The ERC is partnered with Eurosport and that’s definitely helped, especially now that there are cash prizes on offer for drivers that succeed; I’ll get a full 100,000 euros if I win the Under 27 Junior title this year and that will go a long way towards opening doors career wise, and that’s very important. If I’m able to win the ERC outright before I turn 28 then I’ll be rewarded with a one-off WRC drive in a WRC car, which is a fairly unique prize and one worth fighting hard for! I’m only 22 at the moment so I have time on my side but there are so many variables – it’s important to keep career momentum, to keep moving forward and to show to be improving all the time, and the current career path has helped me to do this.
You association with Andrews Heat For Hire is great for many reasons, it must be nice to be linked with one of the most iconic sponsors in British rallying?

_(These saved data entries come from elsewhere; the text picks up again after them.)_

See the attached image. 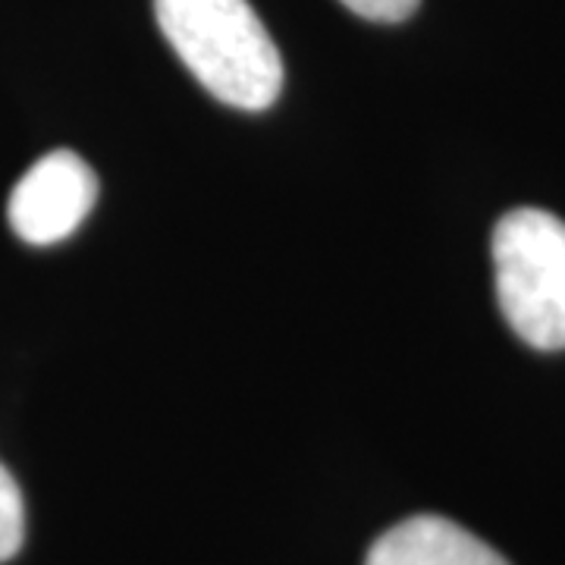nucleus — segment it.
I'll use <instances>...</instances> for the list:
<instances>
[{
	"mask_svg": "<svg viewBox=\"0 0 565 565\" xmlns=\"http://www.w3.org/2000/svg\"><path fill=\"white\" fill-rule=\"evenodd\" d=\"M158 25L217 102L267 110L282 92V57L248 0H154Z\"/></svg>",
	"mask_w": 565,
	"mask_h": 565,
	"instance_id": "f257e3e1",
	"label": "nucleus"
},
{
	"mask_svg": "<svg viewBox=\"0 0 565 565\" xmlns=\"http://www.w3.org/2000/svg\"><path fill=\"white\" fill-rule=\"evenodd\" d=\"M497 299L509 327L541 352L565 349V223L541 211H509L493 230Z\"/></svg>",
	"mask_w": 565,
	"mask_h": 565,
	"instance_id": "f03ea898",
	"label": "nucleus"
},
{
	"mask_svg": "<svg viewBox=\"0 0 565 565\" xmlns=\"http://www.w3.org/2000/svg\"><path fill=\"white\" fill-rule=\"evenodd\" d=\"M98 202V177L73 151H51L17 182L7 221L22 243L54 245L76 233Z\"/></svg>",
	"mask_w": 565,
	"mask_h": 565,
	"instance_id": "7ed1b4c3",
	"label": "nucleus"
},
{
	"mask_svg": "<svg viewBox=\"0 0 565 565\" xmlns=\"http://www.w3.org/2000/svg\"><path fill=\"white\" fill-rule=\"evenodd\" d=\"M364 565H509L481 537L444 515H412L381 534Z\"/></svg>",
	"mask_w": 565,
	"mask_h": 565,
	"instance_id": "20e7f679",
	"label": "nucleus"
},
{
	"mask_svg": "<svg viewBox=\"0 0 565 565\" xmlns=\"http://www.w3.org/2000/svg\"><path fill=\"white\" fill-rule=\"evenodd\" d=\"M22 537H25V505H22L20 484L0 465V563L20 553Z\"/></svg>",
	"mask_w": 565,
	"mask_h": 565,
	"instance_id": "39448f33",
	"label": "nucleus"
},
{
	"mask_svg": "<svg viewBox=\"0 0 565 565\" xmlns=\"http://www.w3.org/2000/svg\"><path fill=\"white\" fill-rule=\"evenodd\" d=\"M352 13L371 22H403L408 20L422 0H343Z\"/></svg>",
	"mask_w": 565,
	"mask_h": 565,
	"instance_id": "423d86ee",
	"label": "nucleus"
}]
</instances>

They’ve been brilliant to be involved and associated with and their support has helped me so much. It’s definitely a privilege to be working with such an iconic name, and Russell Brookes (Former British Rally Champion and Group B legend) who was supported by Andrews for 17 years has been hugely helpful as well.
What was it like driving the ex-Russell Brookes Manta 400?
So, so much fun! I’m obviously too young to remember the Group B cars first hand but I was over the moon to be given the chance to drive the Manta. I was impressed with how tough it was and how much power Opel managed to get from its 2.4 NA engine.
Who do you consider to be your biggest threat in the ERC 2WD championship this year?
Opel have been very dominant in the ERC 2WD championship for the last few seasons, so that means that my biggest rival is, and has been for a while, my team mate! This year I have 2 new team mates, Tamara Molinaro and Jari Huttunen. They’re both very quick and have a lot of seat time, Tamara is backed by Red Bull while Jari is backed and mentored by Marcus Grönholm so they must be good!
Am I right in saying you’ll be contesting ADAC Rally Deutschland in August?
I’ve tackled Rally Germany before and it’s fun, yes. It’s also a challenge as there are so many flat out straights that end in 90 degree corners meaning it pays to have a lot of local knowledge. Opel are due to announce two additional events outside of the ERC to my schedule, and both will be excellent opportunities.
You’ve got one rally car from any point in history, on any stage, in any country – which do you pick?
The new Citroen C3 WRC in Finland. I’m allowed to say that now that PSA owns Opel!